AI programming is rapidly growing in various applications. In fact, LM algorithms can be applied in any field of study that involves the ability to learn from data and to predict the behaviour of a particular output. The most widely used LM algorithms were listed by Brownlee . This study attempted to identify the LM algorithms that are applicable to and can deal with a big data knowledge base. Table 1 illustrates the available LM algorithms used for big data analytics.
|Extreme Learning Machine (ELM) ||Reviews the theoretical model of different ELM algorithms||High stability, speed, and accuracy under general or specific conditions Supports many learning applications, such as regression, classification, feature selection, clustering, and representational learning||Improves a data-dependent generalization mechanism for generating hidden-layer parameters|
|Artificial Neural Networks (ANNs) ||Demonstrate LM–ANN models to analyze and predict the output given by a data set||Compare different learning strategies||Generalization and optimization capabilities of the learning system|
|Online machine learning ||Online NN, Online Support Vector Machine (SVM), online Kernel Principal Component Analysis (KPCA)||The classifier can adapt or retrain the changes in the input data for prediction. The prediction and online classification processes are sometimes integrated for big data analytics.||An extensive demonstration in practical applications remains a significant challenge for online-learning methods.|
|ELM Clustering (ELMC) ||KMeans algorithm in ELM, non-negative matrix factorization (NMF) algorithm in ELM||An ELM feature space is supported by KMeans clustering. It can handle a large number of input parameters. NMF is tested for finding the low-dimensional representation of non-negative high-dimensional data, which can provide initiative data mapping to simplify the process.
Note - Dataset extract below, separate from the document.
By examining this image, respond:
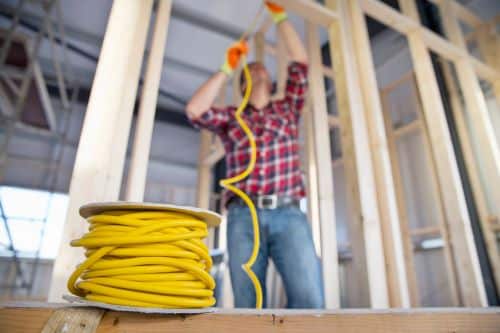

The overall performance has less effect with the changes in the hidden-layer nodes.||Further testing needs to be conducted, especially with other ELM feature-mapping techniques.|
|Unsupervised Discriminative Extreme Learning Machine (UDELM) ||Handles learning tasks with only unlabeled data||Merges the local manifold learning with global discriminative learning Gives better data representation than the ordinary unsupervised ELM, which conserves only the local structure of data||Generalization and optimization factors need to be enhanced.|
Table 1: Recent development in the implementation of LM algorithms for big data analytics.
The LM concept is being increasingly adopted in current and future trends in big data implementation. This paper presents the challenges that are faced by various LM tools to provide an adaptable framework that fits in the big data analytic domain. Analytic modules can be integrated with the LM engine to overcome the circumstances of data processing. This technique is practical to prepare sample sets in LM analysis. Big data analytics and LM implementation support each other and can be powerful tools to understand and predict business behaviour based on customer information input. Any organization can improve its performance by analyzing the current situation and taking the right decision. However, current hardware utilities are encouraging new technologies to integrate AI algorithms in many applications, especially in solving classification problems, such as image processing and detection. Making a deal with a third-party service may help an organization arrive at a better decision. The future of LM focuses on unsupervised learning (i.e., dealing with unable or unstructured data), in which clustering and density estimation are applied.